How do you transform a client's ideas into a tattoo?
- I always need some kind of directive from the customer, even if it's just keywords. Then I actually get an idea pretty quickly and share it with the client so they can decide for or against it, or provide further input.
I can work best when people don't send me pictorial examples of other artists, as they often block me in my mind. Then I start to make a short sketch and sometimes I search on Pinterest for similar designs.
However, I am only interested to see what already exists in order to design something new, as different as possible. Otherwise, I avoid Pinterest and am not really happy when someone uploads my work there without being asked.
After the first composition sketch, the detailed elaboration begins. For this, I often look at plant and animal photographs and anatomy examples in order to depict everything correctly, or I search my own photo database for examples.
Do you have any favorite tattoo projects? Can you tell us about them?
- I think my most favorite projects are the ones where I had the most freedom. They could either be flash that I drew out of a feeling or mood or projects with a lot of freedom given from the client.
This one for example is a design that I made during the first Covid lockdown. I just felt melancholy and peace and transferred it into an image which later got chosen by a person who might feel the same way.
This design is still one of my favorites because I was able to design a peaceful landscape including elements and animals I like and it just represents my work in a very accurate way. My customer loves nature as much as I do and I just felt a strong connection and trust in what I am doing, which gave me confidence for the design!

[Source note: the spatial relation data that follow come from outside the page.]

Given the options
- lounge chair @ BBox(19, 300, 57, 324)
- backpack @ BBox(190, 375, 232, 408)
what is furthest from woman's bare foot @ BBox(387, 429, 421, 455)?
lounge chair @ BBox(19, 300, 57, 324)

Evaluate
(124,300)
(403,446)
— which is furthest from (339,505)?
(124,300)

But I also love simple, smaller designs where less is more, like this hobbit house:
Who are your clients? Can you highlight something in common among them?
- My clients actually almost all have something in common, because in most cases they come from very social professional groups or are committed to their environment in some other way. I am always very interested in the person and enjoy learning more about them during the session. And all of them are mostly united by their love for animals or nature.
Tell me about the place where you currently work.
- At the moment I work in my own small private studio in Berlin without other tattoo artists. I share the space with a friend who bakes vegan cakes and has set up a kitchen in the room next door. It always smells wonderful like pastries. I named my studio "Capsule 3" after the capsules from the anime Dragon Ball.
A capsule can theoretically contain anything from a rice stove to a house, and my studio contains everything that is important to me. It's full of childhood memories, art and books, among other things, so I felt the name was very fitting.
Do you participate in conventions? Do you have awards from tattoo festivals?
- I don’t participate in conventions but would love to do that in the future. I felt like Covid hit at a point in my life when I felt ready to attend more events in the tattoo industry. I also don’t have awards.
Where can we see you in the near future?Do you have any plans that you would like to share?
- I would like to work more on prints and also Art besides Tattooing. I have an education in Oil Painting and do miss working with that medium sometimes. On the other hand I would like to travel more and tattoo in different places around the world to learn from other artists and to see their way of working in this complex industry.